+++ GIVEN PASSAGE +++
[Python-ideas] Should our default random number generator be secure?

Sat Sep 12 13:35:48 CEST 2015

On 12.09.2015 13:31, M.-A. Lemburg wrote:
> On 12.09.2015 05:23, Tim Peters wrote:
>> [Marc-Andre]
>> ...
>>>> While implementing this, I found that there's a bit more trickery
>>>> involved due to the fact that the MT RNG in Python writes the
>>>> 624 words internal state in batches - once every 624 times
>>>> the .getrandbits() function is called.
>>>>
>>>> So you may need up to 624*2 - 1 output values to determine a
>>>> correct array of internal state values.
>>
>> [Tim]
>>> Don't be too sure about that.  From an information-theoretic view,
>>> "it's obvious" that 624 32-bit outputs is enough - indeed, that's 31
>>> more bits than the internal state actually has. You don't need to
>>> reproduce Python's current internal MT state exactly, you only need to
>>> create _a_ MT state that will produce the same values forever after.
>>> Specifically, the index of the "current" vector element is an artifact
>>> of the implementation, and doesn't need to be reproduced.  You're free
>>> to set that index to anything you like in _your_ MT state - the real
>>> goal is to get the same results.
>>
>> Concrete proof of concept.  First code to reconstruct state from 624
>> consecutive 32-bit outputs:
>>
>>     def invert(transform, output, n=100):
>>         guess = output
>>         for i in range(n):
>>             newguess = transform(guess)
>>             if newguess == output:
>>                 return guess
>>             guess = newguess
>>         raise ValueError("%r not invertible in %s tries" %
>>                          (output, n))
>>
>>     t1 = lambda y: y ^ (y >> 11)
>>     t2 = lambda y: y ^ ((y << 7) & 0x9d2c5680)
>>     t3 = lambda y: y ^ ((y << 15) & 0xefc60000)
>>     t4 = lambda y: y ^ (y >> 18)
>>
>>     def invert_mt(y):
>>         y = invert(t4, y)
>>         y = invert(t3, y)
>>         y = invert(t2, y)
>>         y = invert(t1, y)
>>         return y
>>
>>     def guess_state(vec):
>>         assert len(vec) == 624
>>         return (3,
>>                 tuple(map(invert_mt, vec)) + (624,),
>>                 None)
>>
>> Now we can try it:
>>
>>     import random
>>     for i in range(129):
>>         random.random()
>>
>> That loop was just to move MT into "the middle" of its internal
>> vector.  Now grab values:
>>
>>     vec = [random.getrandbits(32) for i in range(624)]
>>
>> Note that the `guess_state()` function above _always_ sets the index
>> to 624.  When it becomes obvious _why_ it does so, all mysteries will
>> vanish ;-)
+++
■ GIVEN EXERCISE 1: From the Python-ideas message, extract the passage from "On 12.09.2015 13:31, M.-A." to "function is called.".
■ GIVEN EXERCISE 2: In the Python-ideas message, how many times is random.random() called before the 32-bit values are grabbed?
■ GIVEN EXERCISE 3: Proceed with the Python-ideas message on reconstructing the random number generator's state, starting after its final line.
+++ RECORD EXCERPTS +++
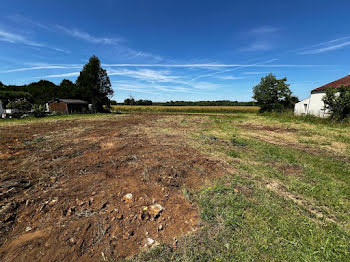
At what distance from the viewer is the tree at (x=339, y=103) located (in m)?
12.8

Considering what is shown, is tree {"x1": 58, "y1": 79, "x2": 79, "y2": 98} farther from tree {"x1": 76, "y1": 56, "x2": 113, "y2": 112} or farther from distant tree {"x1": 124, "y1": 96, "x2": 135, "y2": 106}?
distant tree {"x1": 124, "y1": 96, "x2": 135, "y2": 106}

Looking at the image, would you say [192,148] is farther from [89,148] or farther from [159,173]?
[89,148]

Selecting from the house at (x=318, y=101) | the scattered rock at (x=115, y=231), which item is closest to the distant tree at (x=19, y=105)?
the scattered rock at (x=115, y=231)

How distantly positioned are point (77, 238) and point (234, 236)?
211cm

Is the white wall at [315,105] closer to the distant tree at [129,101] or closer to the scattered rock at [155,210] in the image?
the scattered rock at [155,210]

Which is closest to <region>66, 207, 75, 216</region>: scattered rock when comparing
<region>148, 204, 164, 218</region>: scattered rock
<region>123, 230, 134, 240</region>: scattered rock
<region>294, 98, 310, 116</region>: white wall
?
<region>123, 230, 134, 240</region>: scattered rock

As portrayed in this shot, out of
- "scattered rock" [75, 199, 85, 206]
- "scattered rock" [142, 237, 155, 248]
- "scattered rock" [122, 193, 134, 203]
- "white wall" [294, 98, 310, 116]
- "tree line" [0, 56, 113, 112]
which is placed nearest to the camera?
"scattered rock" [142, 237, 155, 248]

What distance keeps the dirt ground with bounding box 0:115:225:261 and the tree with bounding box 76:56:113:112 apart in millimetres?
32186

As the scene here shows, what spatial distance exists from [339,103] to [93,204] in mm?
19714

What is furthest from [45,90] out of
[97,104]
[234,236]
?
[234,236]

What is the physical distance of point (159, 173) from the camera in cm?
374

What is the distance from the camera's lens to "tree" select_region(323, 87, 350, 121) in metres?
12.8

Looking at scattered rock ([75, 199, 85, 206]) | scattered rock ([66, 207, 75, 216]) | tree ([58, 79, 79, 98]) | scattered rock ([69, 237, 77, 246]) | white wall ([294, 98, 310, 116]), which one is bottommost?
scattered rock ([69, 237, 77, 246])

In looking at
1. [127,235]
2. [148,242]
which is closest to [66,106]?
[127,235]
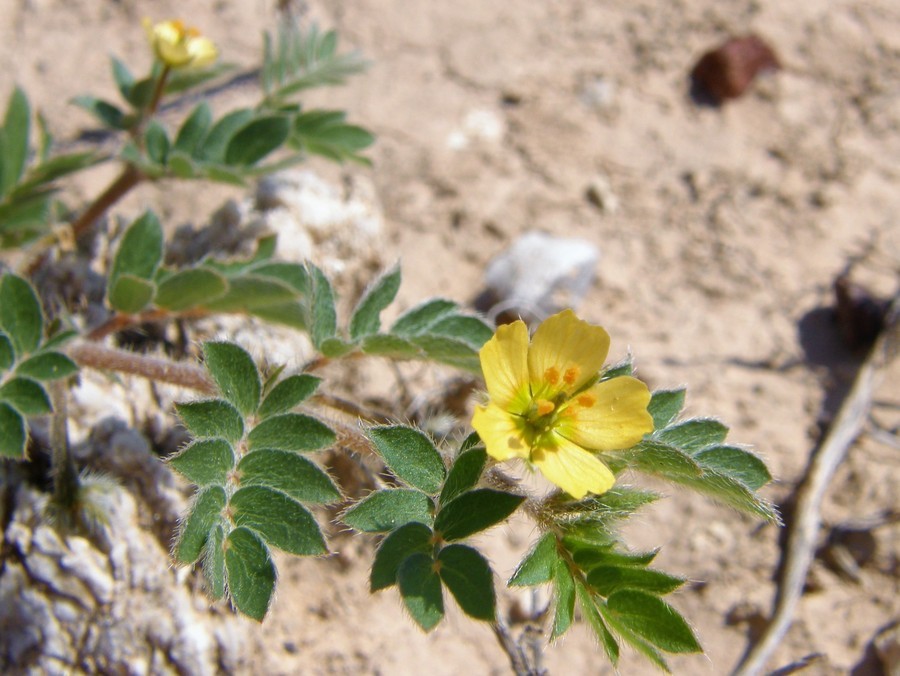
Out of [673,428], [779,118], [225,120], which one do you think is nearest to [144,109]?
+++
■ WRITTEN REPLY 1:
On 12.09.2015 13:31, M.-A. Lemburg wrote:
> On 12.09.2015 05:23, Tim Peters wrote:
>> [Marc-Andre]
>> ...
>>>> While implementing this, I found that there's a bit more trickery
>>>> involved due to the fact that the MT RNG in Python writes the
>>>> 624 words internal state in batches - once every 624 times
>>>> the .getrandbits() function is called.

■ WRITTEN REPLY 2: It is called 129 times.

■ WRITTEN REPLY 3:
>>
>> Now create a distinct generator and force its state to the deduced state:
>>
>>     newrand = random.Random()
>>     newrand.setstate(guess_state(vec))
>>
>> And some quick sanity checks:
>>
>>     for i in range(1000000):
>>         assert random.random() == newrand.random()
>>     for i in range(1000000):
>>         assert random.getrandbits(32) == newrand.getrandbits(32)
>>
>> The internal states are _not_ byte-for-byte identical.  But they don't
>> need to be.  The artificial `index` bookkeeping variable allows
>> hundreds of distinct spellings of _semantically_ identical states.
> 
> It's a rolling index, yes, but when creating the vector of output
> values, the complete internal state array will have undergone
> a recalc at one of the iterations.
> 
> The guess_state(vec) function will thus return an internal
> state vector that is half state of the previous recalc run,
> half new recalc run, it is not obvious to me why you would
> still be able to get away with not synchronizing to the next
> recalc in order to have a complete state from the current recalc.
> 
> Let's see...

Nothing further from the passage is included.